Mis.Steps: Our Missed Connections with Pittsburgh’s City Steps

Laura Zurowski (US)

Blue Bird Sessions on Wednesday 28 October 08:00 EST (12:00 GMT) @lzurowski

Note: this event will take place on Twitter

Pittsburgh has more public staircases than any city in the United States. With over 739 sets of stairways – containing more than 45,000 individual steps – public staircases were an engineering approach to mass transportation in the late nineteenth and early twentieth centuries that addressed the topography upon which the City is built. Located at the confluence of two rivers which cut through elevated land of the Appalachian Plateau, the city is settled at elevations ranging from 710 to 1,370 feet (220 to 420 m) above sea level. 
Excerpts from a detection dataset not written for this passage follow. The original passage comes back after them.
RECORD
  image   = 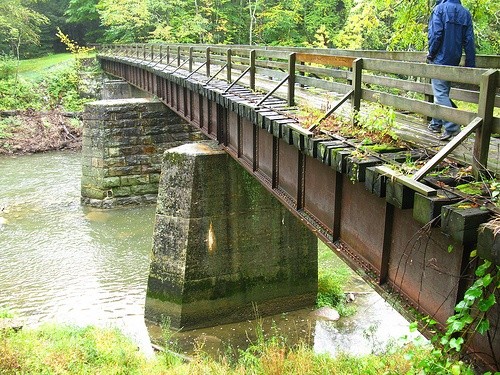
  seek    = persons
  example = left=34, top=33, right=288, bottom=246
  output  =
left=426, top=0, right=477, bottom=141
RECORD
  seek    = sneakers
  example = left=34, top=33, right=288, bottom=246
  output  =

Constructed to bring workers from the “houses in the hills to the riverfront mills”, the earliest public staircases date back to the 1860s and were constructed from wood. However, a significant city-wide investment in municipal infrastructure occurred in the post-WWII era when the city’s population crested at nearly 700,000. Despite the recent decades of faltering economies and significant depopulation, almost all the public staircases are still viewable if not traversable. In 2017, writer and photographer Laura Zurowski began systematically documenting the stairways and to-date has visited over 500 locations throughout the city’s 90 neighborhoods.